Une fois que les coupables seront retrouvés, la justice fera son travail, a-t-il indiqué.

 

Trente-six personnes ont été tuées à Mutarule, Nyamugali et Katekama dans la nuit de vendredi dernier par des hommes armés non identifiés. Selon le premier bilan annoncé par des sources religieuses locales samedi, il y avait aussi 24 blessés. Les assaillants avaient également incendié plusieurs habitations et une église où se trouvaient des fidèles.

 

Les habitants de Mutarule avaient enterré les victimes dimanche sous un climat tendu, barricadant la route nationale n°5. Cette tension était aussi perceptible dans la cité d’Uvira, où des barricades ont également été érigées sur le pont Mulogwe.

 

Uvira : Benjamin Mukulungu plaide pour la mise en place d’une commission d’enquête parlementaire.

 

Publié le mercredi 11 juin 2014 

 

 

 

Un incident malheureux s’est produit dans la nuit du 6 au 7 juin 2014 dans la province du Sud-Kivu, plus précisément dans le village Muturale, chefferie de plaine Ruzizi, Territoire d’Uvira.

 

L’Honorable Benjamin Mukulungu l’a fait savoir lors de la séance plénière de lundi 9 juin 2014, dans la salle des congrès du palais du peuple. Prenant la parole par motion d’information, le président du caucus des députés nationaux du Sud-Kivu a plaidé pour la mise en place d’une commission d’enquête parlementaire ou à défaut d’une mission d’information et de compassion dans les jours qui suivent.


“Dans la nuit de vendredi 6 au samedi 7 juin 2014, des événements très graves se sont produits dans le village de Mutarule dans la chefferie de plaine de Ruzizi, Territoire d’Uvira, province du Sud-Kivu’’, a-t-il informé.
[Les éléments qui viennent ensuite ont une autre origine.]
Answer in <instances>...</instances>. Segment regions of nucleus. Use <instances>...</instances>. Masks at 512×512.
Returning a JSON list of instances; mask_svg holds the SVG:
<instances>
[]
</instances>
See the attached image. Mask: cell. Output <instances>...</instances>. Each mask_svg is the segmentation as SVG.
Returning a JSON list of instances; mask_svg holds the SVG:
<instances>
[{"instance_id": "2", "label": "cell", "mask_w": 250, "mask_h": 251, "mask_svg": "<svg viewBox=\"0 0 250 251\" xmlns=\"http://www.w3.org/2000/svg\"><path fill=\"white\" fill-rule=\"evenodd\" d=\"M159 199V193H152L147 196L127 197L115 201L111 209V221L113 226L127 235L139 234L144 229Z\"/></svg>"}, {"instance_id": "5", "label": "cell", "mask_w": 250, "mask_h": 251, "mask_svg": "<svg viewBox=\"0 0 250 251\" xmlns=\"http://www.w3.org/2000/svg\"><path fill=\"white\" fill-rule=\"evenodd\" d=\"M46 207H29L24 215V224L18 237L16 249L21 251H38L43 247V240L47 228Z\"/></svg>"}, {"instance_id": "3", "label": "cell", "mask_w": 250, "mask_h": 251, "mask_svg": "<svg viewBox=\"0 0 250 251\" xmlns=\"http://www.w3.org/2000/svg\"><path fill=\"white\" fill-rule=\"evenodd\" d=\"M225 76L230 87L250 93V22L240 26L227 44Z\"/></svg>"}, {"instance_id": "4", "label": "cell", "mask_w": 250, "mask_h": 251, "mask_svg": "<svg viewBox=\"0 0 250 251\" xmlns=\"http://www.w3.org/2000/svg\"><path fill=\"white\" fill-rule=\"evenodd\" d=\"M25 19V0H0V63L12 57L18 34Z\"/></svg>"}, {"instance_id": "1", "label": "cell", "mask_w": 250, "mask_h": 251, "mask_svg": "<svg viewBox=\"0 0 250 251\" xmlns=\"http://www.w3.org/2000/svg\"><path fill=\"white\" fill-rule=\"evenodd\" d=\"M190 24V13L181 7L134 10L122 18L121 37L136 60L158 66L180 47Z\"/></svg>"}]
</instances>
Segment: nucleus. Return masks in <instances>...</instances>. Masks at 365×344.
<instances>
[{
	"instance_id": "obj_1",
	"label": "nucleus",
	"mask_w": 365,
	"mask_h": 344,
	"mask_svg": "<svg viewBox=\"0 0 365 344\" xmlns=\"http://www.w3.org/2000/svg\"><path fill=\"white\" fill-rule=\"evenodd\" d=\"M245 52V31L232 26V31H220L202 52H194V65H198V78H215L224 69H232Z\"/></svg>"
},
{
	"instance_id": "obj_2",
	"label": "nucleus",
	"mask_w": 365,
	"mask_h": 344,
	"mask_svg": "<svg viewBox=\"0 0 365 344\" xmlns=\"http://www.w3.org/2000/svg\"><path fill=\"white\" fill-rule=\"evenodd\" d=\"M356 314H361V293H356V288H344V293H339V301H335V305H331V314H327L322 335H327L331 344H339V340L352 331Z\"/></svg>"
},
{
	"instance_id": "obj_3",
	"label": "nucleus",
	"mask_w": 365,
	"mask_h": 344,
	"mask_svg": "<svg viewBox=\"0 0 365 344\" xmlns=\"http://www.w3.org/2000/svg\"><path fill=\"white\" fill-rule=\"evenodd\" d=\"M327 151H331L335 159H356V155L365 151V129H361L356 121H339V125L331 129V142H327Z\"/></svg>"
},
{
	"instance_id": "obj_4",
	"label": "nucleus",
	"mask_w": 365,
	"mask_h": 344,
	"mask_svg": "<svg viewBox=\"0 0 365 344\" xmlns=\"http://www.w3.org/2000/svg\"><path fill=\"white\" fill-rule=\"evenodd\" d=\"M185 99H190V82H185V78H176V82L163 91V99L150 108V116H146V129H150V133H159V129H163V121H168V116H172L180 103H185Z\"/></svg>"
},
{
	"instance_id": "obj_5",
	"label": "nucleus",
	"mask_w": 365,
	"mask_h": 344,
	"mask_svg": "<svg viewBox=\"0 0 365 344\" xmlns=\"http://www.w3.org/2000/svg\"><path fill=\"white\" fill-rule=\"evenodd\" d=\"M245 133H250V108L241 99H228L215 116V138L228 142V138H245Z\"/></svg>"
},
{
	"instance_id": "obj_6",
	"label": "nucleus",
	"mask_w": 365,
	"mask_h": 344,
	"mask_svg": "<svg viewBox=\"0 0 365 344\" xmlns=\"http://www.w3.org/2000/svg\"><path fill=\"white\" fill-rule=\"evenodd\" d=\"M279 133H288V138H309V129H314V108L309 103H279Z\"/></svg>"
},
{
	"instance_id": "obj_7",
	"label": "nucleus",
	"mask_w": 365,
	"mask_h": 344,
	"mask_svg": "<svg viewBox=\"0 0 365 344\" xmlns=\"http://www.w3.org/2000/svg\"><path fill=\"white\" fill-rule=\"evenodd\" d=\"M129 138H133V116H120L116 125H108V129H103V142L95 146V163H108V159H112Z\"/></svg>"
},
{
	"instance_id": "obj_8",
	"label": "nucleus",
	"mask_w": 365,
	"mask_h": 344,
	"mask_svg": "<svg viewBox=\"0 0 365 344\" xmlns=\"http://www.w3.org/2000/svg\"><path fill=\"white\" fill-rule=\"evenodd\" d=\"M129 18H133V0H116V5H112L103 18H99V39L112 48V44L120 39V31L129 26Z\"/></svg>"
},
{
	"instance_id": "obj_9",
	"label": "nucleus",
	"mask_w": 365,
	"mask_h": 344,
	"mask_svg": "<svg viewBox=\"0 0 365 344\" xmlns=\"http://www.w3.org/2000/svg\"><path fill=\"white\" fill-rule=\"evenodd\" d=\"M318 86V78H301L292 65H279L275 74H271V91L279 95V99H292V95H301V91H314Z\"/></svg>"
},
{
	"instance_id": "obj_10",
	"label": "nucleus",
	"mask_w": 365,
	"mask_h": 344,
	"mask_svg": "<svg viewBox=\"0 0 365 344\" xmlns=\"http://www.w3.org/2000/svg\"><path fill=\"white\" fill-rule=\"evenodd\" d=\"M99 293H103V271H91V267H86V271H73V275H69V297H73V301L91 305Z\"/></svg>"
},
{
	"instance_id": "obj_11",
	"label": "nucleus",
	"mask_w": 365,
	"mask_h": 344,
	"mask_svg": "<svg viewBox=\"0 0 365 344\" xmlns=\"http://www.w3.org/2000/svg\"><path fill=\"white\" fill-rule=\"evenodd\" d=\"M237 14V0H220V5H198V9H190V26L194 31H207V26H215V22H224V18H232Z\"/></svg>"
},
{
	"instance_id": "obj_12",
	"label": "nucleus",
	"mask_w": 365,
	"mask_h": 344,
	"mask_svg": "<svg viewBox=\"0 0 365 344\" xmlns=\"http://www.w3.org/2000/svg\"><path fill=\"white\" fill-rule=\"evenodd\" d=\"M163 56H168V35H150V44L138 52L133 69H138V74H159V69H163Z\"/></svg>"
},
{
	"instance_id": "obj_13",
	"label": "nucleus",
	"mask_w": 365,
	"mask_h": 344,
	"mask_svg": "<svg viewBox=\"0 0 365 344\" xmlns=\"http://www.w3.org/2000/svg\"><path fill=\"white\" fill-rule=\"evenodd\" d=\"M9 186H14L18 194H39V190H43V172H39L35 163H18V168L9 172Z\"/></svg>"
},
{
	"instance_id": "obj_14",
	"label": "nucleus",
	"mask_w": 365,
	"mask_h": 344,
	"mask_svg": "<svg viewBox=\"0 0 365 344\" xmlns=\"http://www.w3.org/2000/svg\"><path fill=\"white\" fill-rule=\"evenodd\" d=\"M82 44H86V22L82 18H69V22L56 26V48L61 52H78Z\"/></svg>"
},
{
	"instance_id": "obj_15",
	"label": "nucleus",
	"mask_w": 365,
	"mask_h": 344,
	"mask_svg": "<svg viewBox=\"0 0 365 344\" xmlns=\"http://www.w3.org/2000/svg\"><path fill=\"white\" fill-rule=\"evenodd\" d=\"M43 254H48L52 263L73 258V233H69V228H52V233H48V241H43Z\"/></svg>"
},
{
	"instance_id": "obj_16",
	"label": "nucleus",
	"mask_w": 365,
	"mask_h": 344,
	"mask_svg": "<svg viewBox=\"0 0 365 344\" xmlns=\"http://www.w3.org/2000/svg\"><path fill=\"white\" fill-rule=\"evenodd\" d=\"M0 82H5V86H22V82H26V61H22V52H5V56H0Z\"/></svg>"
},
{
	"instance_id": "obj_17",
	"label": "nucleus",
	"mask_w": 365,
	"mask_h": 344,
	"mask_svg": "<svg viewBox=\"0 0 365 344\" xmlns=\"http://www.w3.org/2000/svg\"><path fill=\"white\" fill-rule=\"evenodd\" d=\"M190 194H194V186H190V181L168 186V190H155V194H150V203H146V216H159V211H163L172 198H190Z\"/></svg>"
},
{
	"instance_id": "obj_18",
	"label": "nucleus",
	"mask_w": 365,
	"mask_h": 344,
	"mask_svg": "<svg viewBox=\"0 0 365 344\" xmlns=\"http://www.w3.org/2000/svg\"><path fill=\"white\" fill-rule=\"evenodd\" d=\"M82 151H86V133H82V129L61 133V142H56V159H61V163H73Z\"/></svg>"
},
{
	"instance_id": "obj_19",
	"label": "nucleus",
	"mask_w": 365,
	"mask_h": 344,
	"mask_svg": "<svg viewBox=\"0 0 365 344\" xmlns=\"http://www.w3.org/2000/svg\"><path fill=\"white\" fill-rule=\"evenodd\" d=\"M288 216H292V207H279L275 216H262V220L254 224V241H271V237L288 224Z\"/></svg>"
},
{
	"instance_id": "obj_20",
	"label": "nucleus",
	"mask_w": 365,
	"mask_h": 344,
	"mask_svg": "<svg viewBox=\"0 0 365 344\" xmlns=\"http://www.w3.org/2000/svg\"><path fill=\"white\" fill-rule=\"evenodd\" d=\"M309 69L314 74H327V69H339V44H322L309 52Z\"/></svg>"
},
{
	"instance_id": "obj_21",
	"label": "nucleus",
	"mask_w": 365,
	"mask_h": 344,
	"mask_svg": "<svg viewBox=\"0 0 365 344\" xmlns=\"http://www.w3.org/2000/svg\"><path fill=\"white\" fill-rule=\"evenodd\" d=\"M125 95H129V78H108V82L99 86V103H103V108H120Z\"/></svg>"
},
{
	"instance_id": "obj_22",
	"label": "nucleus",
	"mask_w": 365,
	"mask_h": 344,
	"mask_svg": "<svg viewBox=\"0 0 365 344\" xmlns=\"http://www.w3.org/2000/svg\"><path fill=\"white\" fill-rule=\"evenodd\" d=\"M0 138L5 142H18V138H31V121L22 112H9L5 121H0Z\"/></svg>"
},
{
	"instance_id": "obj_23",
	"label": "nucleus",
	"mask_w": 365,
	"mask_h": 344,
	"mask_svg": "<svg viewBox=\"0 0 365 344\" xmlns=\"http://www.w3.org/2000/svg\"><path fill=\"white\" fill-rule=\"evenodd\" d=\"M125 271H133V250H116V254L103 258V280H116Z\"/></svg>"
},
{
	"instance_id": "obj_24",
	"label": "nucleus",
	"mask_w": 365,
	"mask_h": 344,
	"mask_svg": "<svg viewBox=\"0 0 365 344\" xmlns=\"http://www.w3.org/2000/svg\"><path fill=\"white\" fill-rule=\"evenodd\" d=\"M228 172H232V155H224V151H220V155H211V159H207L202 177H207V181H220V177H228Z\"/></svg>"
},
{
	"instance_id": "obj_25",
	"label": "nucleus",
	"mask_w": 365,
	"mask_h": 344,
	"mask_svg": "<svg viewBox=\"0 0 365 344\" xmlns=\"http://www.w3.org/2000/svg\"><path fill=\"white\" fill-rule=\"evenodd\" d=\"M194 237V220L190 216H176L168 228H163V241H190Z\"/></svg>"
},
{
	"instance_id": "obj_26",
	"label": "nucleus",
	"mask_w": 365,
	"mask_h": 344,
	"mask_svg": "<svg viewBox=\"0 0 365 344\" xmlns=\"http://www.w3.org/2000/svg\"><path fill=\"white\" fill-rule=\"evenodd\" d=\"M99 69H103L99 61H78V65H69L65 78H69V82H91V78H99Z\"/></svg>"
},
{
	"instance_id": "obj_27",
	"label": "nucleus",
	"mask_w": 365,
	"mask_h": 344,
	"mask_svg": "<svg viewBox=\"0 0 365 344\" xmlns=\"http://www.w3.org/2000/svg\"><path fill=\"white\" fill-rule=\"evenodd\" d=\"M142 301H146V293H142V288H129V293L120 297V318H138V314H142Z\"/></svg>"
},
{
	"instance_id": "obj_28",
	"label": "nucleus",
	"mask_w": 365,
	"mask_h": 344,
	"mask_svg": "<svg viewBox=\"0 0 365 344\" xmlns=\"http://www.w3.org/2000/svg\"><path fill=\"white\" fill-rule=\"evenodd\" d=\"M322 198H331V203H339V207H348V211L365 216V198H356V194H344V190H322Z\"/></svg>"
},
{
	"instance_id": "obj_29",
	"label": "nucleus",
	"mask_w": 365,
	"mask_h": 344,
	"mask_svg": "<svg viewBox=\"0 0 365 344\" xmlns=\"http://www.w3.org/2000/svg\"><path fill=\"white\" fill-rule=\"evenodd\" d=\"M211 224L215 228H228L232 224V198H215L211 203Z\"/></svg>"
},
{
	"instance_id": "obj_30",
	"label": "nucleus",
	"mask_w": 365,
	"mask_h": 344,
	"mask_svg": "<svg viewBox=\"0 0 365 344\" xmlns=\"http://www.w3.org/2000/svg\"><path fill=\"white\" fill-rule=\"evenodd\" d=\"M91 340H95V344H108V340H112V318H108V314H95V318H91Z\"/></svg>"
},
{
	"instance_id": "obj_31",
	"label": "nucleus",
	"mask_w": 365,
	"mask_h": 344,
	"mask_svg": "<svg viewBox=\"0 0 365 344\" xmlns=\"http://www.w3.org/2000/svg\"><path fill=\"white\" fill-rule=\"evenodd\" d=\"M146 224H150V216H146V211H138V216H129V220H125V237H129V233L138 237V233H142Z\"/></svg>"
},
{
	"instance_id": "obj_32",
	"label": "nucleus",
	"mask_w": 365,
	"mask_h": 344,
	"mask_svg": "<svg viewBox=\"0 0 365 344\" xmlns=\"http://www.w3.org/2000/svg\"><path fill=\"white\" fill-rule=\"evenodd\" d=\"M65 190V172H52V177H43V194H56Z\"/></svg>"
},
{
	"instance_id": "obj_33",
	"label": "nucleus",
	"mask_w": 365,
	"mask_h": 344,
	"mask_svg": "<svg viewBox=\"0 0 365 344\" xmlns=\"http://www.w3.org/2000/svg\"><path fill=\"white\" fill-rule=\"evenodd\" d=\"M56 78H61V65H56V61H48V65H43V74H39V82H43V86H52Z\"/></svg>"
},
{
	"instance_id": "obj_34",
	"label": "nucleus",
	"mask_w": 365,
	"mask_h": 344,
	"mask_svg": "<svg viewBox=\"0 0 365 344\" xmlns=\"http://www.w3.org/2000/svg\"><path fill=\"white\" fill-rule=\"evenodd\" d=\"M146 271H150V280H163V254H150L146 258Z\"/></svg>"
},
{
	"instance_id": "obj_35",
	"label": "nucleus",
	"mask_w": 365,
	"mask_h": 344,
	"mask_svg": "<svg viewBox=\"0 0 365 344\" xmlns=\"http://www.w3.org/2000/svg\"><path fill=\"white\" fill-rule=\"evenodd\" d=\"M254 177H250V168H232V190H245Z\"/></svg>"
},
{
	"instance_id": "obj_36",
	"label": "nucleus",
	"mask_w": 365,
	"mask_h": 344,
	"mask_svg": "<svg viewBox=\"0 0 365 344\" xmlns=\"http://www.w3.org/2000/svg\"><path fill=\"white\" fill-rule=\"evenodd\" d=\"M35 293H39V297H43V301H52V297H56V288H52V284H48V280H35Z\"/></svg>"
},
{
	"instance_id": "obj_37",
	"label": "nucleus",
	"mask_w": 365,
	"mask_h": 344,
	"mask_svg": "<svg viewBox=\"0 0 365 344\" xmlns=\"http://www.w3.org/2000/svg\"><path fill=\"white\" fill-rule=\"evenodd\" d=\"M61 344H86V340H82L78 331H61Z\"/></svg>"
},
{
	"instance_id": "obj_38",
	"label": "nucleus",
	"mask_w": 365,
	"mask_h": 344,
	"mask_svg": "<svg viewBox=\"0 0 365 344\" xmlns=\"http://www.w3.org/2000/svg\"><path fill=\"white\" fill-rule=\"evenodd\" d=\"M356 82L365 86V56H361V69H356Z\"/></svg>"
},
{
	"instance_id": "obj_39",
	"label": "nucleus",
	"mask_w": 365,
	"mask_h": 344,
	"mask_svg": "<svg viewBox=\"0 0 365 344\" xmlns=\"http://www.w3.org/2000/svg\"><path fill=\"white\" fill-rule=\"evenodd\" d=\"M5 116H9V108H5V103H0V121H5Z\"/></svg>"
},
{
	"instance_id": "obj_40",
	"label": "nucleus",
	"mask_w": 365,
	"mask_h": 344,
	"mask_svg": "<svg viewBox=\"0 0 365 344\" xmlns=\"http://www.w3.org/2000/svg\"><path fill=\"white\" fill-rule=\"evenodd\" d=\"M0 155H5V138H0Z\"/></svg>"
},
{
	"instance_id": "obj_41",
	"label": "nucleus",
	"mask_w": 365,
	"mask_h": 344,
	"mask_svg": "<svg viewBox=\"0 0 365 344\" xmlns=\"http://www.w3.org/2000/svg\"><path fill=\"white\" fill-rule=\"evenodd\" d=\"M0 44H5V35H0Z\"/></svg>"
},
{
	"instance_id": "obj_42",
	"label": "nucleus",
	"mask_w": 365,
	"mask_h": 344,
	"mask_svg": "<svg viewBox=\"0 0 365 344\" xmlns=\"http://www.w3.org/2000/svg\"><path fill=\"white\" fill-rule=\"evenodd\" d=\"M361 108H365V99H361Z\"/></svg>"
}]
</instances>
Et de poursuivre que ‘‘ces événements, faits d’incendies des maisons et d’églises (8e CEPAC), de tueries et de violences inimaginables, ont causé la mort de 37 personnes parmi lesquelles des femmes enceintes éventrées, des jeunes enfants, des fidèles et serviteurs de Dieu réunis en prière ainsi que 29 blessés graves.


Lors de son allocution, Benjamin Mukulungu a, du haut de la tribune, signalé que les assaillants qui jusque-là ne sont pas encore identifiés se sont servis d’armes de guerre et d’armes blanches pour perpétrer ces crimes. “Il ressort de l’observation des corps des victimes de cette boucherie humaine que les assaillants,  non encore identifiés, se sont servis des armes de guerre et des armes blanches pour perpétrer ces actes funestes. Pendant plus d’une heure, à côté d’un commissariat de la police et d’un poste de l’armée nationale, ces assaillants ont massacré des paisibles citoyens congolais sans aucune réaction de la part des éléments des forces de l’ordre sensés être là pour les protéger’’, a-t-il regretté.


Toujours dans le même ordre d’idée, il a été révélé que jusqu’au 8 juin dernier plusieurs corps jonchaient encore la route nationale n°5 entre Kamanyola et Uvira. “Ces tristes événements ont occasionné émoi et vives tensions à travers le territoire d’Uvira en particulier et dans toute la province du Sud-Kivu en général’’.


Face à cette situation, l’élu du Sud-Kivu soutient l’hypothèse selon laquelle l’Assemblée nationale ne peut pas rester insensible. D’où la nécessité de mettre en place une commission d’enquête pour établir les faits, et ainsi traduire les coupables devant l’organe compétent pour répondre de leurs actes. “Ainsi, la représentation nationale aura apporté sa contribution en faveur d’une pacification durable dans cette partie de la République’’, a-t-il conclu.